■ Excerpt provided:
────────────────

On lived experiences + background knowledge

FINN’s Higher Education/PK-12 team brings people together from many different backgrounds. What kinds of experiences have you had before coming to FINN and since?

  • EE: My passion for education started in high school, when I was invited to research, create, and facilitate educational programs and workshops for K-12 girls interested in STEM. From there, I hoped to enter the communications field with a specific focus on DE&I and helping communities. I continued to become involved in the education and DE&I space at Penn State! I also began building my PR professional experience as an employee engagement intern (which was also very DE&I focused) and writing intern for Penn State’s College of Health and Human Development.
  • RC: Before coming to FINN, I had worked as a social media marketing and events intern and was also at Virginia Tech majoring in Public Relations with a minor in Event and Experience Management. I thought it was cool that the FINN education team had individuals from many backgrounds, which was one of the reasons why I was so interested in working with FINN in general.

────────────────

■ Listed entries:
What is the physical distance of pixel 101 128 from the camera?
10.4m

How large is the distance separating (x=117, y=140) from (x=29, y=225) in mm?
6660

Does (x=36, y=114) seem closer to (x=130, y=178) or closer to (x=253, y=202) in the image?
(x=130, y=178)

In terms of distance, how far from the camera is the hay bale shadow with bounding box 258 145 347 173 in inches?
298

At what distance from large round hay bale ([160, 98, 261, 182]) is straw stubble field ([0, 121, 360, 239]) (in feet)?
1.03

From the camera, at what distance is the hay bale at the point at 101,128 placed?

────────────────

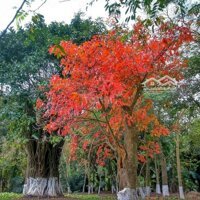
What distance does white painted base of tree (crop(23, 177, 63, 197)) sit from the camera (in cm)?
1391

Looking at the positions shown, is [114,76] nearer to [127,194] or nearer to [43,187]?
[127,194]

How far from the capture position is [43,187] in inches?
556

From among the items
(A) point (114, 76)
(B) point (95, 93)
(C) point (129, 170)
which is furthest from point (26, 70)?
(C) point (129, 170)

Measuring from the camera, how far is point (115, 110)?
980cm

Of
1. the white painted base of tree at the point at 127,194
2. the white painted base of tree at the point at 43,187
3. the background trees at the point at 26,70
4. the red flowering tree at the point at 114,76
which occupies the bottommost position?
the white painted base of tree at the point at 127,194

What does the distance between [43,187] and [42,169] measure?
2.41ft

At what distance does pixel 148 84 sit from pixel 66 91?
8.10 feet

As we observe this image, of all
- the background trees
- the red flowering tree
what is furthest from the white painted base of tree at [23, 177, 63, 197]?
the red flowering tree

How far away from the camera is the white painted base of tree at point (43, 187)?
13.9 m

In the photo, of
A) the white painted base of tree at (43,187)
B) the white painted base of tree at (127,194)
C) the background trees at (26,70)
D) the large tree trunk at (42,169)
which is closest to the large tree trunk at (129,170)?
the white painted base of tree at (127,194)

────────────────

■ Task requirements:
A – In the interview excerpt about FINN's Higher Education/PK-12 team, what did RC major in at Virginia Tech?
B – Pick up the interview excerpt about FINN's Higher Education/PK-12 team right after its last sentence and keep writing.
The data has nothing to do with the interview excerpt.

■ Answers below:
A – Public Relations, with a minor in Event and Experience Management.

B –
  • SB: All my life, I’ve always loved talking to people. In college, I started my first semester as a student reporter at 91.3 WKMS-FM, our NPR-member station at Murray State. My love for community shaped my journalism, and it continued even when I transitioned into print commentary at The Murray State News. Despite Murray State being a PWI (predominantly white institution), I’ve worked hard to showcase the importance of diversity, equity and inclusion in every space I touched, from history to literature. This year, that love cultivated into a new role as Coordinating Officer of Multicultural Initiatives at our Residential College Association. At the core of it all, I value human stories; it’s what connects us to each other.

What advice would you give to up-and-coming communications students and future FINN interns?

  • RC: Ask all the questions and be proactive. To your team, that shows your willingness to learn and your ability to stay ahead of the game. I was always extremely validated in the questions I asked to make sure I was on the right track and understood what we were talking about.
  • SB: Take every opportunity you can to learn. The world is built on communicating; every idea you share with someone requires some level of that. So, whether it’s education, advocacy or corporate, take the opportunity. You just might love it.
  • EE: The magic of the communications field is that every day is usually different, and I think a big part of navigating this is truly embracing your love for learning. My advice for how to do so is to say ‘yes’ to as much as you can and ask any questions that you have! Saying ‘yes’ opens so many doors to discovering passions you have, and having transparency about not knowing how to do something at first means there is a great opportunity to learn how you can complete a task in a way that is most helpful to the team.